After further discussion about packaging the children were asked to raise their hands to decide which of the packages they wanted to keep. Nine raised their hands for the pretty package--fourteen for the ugly package. The counselor opened the pretty package. It contained an old torn glove. She opened the ugly package, and it contained little packages wrapped in silver foil. Each child was given one as a gift. Inside were magic markers. The children were reminded again that it is impossible to judge what is on the inside by looking at the outside. The counselor bade farewell, and promised to be back the next week.

Afterthoughts:

1. One reason the children responded well to the counselor was because she was a "pretty package." 2. The counselor lied to the children. She did not really think the little boy did not like ice cream. It was just what her notes told her to say.
3. The magic markers were in pretty packages. To be consistent why weren't they wrapped in newspaper?
4. The supervisor insisted human relations training was important because it taught decision making. I suggested that the demonstration did more to confuse the children than to enlighten them. If the children really learned decision making from the demonstration they might have decided that the pretty counselor was ugly inside. 5. Some children might get the message that they need not pay attention to their own outward appearance and grooming.
6. If this were the case, they were given an excuse to accuse those who did not accept sloppiness or inappropriate dress of being judgmental. Judgmental is a dirty word to psychological vandals.

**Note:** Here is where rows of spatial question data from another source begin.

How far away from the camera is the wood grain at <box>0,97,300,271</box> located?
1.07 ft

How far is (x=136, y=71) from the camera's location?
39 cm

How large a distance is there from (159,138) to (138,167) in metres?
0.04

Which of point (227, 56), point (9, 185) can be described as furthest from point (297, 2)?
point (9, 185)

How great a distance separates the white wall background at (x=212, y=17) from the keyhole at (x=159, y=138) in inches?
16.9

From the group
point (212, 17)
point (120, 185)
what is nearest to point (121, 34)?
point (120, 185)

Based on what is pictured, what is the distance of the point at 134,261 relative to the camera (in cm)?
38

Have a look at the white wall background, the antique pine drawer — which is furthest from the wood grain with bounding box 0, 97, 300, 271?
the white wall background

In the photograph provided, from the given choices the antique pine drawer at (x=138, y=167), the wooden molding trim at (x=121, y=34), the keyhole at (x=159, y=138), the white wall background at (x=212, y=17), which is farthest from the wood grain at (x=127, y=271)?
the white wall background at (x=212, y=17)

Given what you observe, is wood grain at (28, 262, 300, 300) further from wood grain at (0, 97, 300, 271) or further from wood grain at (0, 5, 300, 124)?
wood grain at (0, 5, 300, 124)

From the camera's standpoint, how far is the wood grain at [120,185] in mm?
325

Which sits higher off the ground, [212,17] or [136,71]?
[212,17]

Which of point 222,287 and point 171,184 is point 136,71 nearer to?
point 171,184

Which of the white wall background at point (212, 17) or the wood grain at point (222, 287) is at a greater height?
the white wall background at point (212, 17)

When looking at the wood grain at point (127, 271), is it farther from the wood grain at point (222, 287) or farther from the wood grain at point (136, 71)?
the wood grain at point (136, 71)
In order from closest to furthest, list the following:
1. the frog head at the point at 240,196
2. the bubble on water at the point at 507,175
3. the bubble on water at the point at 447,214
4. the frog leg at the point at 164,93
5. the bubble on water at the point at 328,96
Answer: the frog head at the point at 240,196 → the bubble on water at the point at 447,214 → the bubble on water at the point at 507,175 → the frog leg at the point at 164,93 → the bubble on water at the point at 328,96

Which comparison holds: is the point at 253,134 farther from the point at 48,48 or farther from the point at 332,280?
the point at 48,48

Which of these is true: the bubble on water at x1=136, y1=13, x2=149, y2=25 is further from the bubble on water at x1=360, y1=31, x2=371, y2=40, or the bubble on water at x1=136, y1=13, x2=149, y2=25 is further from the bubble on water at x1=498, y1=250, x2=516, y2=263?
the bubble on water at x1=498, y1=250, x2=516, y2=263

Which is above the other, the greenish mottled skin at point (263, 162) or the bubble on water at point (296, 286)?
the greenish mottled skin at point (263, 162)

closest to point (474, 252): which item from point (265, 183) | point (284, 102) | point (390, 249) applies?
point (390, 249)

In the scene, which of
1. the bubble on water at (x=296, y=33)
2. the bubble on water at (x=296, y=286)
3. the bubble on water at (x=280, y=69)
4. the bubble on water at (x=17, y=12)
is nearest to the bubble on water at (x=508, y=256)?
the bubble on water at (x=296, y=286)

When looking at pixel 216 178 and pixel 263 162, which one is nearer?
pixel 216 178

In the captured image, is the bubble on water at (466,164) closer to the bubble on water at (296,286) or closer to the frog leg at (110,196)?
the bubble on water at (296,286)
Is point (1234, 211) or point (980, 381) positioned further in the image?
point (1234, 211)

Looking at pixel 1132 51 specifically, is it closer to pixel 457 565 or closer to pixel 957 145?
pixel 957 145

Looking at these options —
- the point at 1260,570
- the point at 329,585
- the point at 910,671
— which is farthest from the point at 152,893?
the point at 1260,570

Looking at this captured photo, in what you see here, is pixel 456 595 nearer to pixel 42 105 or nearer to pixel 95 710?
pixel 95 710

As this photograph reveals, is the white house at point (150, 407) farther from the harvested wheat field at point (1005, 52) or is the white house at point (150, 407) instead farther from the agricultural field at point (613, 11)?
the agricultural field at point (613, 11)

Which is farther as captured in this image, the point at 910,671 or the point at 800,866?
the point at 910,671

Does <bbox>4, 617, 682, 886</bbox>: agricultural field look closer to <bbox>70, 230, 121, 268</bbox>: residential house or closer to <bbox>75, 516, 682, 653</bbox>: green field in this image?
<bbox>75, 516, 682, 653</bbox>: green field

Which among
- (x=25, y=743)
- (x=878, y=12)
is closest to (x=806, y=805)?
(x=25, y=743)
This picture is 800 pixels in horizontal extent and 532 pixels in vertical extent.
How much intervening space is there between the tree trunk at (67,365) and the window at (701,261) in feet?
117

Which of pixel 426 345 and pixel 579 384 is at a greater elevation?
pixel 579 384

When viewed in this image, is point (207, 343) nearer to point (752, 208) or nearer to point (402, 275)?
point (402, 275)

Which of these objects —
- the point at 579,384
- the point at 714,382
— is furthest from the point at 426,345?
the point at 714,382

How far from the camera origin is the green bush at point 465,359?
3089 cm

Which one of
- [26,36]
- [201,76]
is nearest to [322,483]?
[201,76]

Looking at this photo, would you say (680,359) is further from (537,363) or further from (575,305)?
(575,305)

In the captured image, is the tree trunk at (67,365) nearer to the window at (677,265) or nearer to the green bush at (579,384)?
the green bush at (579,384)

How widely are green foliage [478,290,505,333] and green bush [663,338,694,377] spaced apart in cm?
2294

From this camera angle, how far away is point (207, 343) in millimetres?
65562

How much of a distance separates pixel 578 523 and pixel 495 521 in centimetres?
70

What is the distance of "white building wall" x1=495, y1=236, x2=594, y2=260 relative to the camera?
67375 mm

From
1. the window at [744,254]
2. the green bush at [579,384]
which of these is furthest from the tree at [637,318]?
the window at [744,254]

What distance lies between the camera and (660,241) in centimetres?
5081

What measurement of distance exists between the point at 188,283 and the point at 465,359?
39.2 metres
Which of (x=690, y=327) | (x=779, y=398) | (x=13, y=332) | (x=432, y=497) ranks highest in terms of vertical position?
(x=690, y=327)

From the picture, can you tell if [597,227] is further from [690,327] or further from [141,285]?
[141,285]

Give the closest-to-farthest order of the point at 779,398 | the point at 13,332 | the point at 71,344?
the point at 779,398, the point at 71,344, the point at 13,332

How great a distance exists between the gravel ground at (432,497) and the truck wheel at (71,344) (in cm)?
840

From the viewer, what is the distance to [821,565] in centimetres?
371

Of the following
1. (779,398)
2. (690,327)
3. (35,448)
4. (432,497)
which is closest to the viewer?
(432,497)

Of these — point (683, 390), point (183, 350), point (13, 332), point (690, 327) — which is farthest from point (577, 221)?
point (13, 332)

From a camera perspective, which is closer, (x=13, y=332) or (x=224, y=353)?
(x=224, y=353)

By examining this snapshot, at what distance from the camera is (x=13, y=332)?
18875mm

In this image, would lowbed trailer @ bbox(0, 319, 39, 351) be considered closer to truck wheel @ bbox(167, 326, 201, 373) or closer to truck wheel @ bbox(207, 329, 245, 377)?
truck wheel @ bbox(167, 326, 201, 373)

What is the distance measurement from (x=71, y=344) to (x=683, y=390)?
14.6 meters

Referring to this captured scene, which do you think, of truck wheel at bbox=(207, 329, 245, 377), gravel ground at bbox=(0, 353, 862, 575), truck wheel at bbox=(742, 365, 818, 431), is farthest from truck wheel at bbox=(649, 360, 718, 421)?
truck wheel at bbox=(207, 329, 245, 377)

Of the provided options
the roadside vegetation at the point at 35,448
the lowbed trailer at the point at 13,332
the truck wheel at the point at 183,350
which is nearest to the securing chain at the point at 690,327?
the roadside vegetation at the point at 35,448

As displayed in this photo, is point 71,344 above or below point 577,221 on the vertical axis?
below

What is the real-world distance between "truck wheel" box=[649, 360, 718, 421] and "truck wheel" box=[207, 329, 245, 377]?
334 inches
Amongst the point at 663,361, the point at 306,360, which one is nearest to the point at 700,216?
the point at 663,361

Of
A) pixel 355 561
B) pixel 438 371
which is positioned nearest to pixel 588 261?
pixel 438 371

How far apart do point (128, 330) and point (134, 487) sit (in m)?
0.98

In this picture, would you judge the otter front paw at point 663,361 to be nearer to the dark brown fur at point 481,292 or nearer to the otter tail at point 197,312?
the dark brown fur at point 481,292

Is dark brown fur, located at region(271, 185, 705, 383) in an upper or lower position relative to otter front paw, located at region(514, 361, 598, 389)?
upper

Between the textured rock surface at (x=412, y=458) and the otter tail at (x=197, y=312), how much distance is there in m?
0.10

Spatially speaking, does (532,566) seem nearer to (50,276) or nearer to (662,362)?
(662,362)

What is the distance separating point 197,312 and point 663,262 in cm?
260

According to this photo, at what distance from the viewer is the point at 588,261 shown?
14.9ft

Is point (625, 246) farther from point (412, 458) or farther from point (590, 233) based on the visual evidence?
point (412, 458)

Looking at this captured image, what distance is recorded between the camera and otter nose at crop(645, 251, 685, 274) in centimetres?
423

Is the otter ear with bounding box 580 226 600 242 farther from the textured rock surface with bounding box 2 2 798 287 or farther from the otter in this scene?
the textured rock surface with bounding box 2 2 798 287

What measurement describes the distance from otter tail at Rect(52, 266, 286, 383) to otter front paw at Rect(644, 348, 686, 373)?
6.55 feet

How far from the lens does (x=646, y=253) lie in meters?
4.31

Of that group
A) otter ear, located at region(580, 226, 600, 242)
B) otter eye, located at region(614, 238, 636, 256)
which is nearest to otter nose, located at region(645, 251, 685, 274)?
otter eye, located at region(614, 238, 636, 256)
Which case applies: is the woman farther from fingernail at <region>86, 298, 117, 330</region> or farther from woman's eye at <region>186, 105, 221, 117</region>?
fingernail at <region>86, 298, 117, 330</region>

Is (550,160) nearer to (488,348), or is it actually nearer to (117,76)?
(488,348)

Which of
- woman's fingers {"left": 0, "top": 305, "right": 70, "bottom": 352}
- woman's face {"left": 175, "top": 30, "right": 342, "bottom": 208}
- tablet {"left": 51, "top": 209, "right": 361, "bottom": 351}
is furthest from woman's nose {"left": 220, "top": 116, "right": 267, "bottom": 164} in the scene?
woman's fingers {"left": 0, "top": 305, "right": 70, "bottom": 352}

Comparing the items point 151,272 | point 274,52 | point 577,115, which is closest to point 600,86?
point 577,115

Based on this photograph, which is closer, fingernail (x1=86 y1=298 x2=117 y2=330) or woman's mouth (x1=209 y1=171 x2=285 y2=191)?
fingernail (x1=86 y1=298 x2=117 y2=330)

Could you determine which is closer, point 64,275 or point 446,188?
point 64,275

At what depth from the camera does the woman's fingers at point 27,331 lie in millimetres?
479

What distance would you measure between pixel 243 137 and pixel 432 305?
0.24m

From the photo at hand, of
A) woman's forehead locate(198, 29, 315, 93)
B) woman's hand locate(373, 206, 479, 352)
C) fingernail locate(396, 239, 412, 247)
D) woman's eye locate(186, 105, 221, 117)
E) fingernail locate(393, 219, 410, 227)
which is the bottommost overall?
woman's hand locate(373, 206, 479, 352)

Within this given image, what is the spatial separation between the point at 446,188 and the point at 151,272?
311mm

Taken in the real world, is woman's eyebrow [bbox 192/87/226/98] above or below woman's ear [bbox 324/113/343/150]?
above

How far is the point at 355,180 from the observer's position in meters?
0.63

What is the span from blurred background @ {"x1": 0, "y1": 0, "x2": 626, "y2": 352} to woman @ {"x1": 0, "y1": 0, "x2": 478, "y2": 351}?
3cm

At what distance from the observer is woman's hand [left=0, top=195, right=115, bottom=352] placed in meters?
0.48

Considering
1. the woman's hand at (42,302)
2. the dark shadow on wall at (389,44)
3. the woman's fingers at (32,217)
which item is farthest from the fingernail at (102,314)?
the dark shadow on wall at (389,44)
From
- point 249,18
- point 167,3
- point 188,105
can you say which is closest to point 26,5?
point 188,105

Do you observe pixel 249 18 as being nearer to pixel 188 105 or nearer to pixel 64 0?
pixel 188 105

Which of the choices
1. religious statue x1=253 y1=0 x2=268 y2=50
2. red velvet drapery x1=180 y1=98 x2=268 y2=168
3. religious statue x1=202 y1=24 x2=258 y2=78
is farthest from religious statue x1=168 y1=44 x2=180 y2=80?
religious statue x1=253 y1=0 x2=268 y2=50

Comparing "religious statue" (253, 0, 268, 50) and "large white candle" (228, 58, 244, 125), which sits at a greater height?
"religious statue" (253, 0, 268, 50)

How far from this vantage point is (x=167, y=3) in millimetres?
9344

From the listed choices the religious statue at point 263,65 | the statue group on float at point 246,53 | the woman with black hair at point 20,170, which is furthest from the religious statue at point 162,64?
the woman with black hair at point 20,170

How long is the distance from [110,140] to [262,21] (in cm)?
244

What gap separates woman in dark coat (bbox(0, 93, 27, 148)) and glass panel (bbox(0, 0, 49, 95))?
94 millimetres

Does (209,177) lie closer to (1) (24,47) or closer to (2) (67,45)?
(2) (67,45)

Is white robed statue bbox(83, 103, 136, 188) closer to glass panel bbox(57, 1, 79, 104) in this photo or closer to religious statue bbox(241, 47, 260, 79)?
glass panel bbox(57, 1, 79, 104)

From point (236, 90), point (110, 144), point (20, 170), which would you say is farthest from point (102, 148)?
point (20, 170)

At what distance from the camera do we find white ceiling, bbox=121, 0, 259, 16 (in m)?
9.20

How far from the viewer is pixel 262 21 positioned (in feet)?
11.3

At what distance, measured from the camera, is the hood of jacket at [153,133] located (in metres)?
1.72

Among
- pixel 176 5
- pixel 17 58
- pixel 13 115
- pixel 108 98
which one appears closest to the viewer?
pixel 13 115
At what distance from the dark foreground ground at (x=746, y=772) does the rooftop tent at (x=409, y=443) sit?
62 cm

Most people assume human relations training is meant to help people get along with each other. Wrong. Human relations training is used to teach people to get along with the system.

Another Harvard invasive technique, this one credited to Professor Lawrence Kohlberg, was called moral reasoning. It would have been more appropriate to call it moral vandalism. According to moral reasoning theory the highest stage of moral development is a self-developed moral code. According to this theory Charles Manson reached the highest stage of moral development. He did what was right to him. His little puppet, Susan Adkins, who said, "I have no remorse for doing what was right to me. I have no guilt in me." was also at the highest stage of moral development.

Teacher training in moral reasoning was made possible through federal grants and grants the W. Clement and Jessie V. Stone Foundation, the Danforth Foundation and the Joseph P. Kennedy Foundation. Summer courses were offered at Carnegie Mellon University. The April 1976 issue of SOCIAL EDUCATION was devoted almost exclusively to promoting this Carnegie Mellon social studies curriculum. Schools all over the country adopted the curriculum in robotic harmony.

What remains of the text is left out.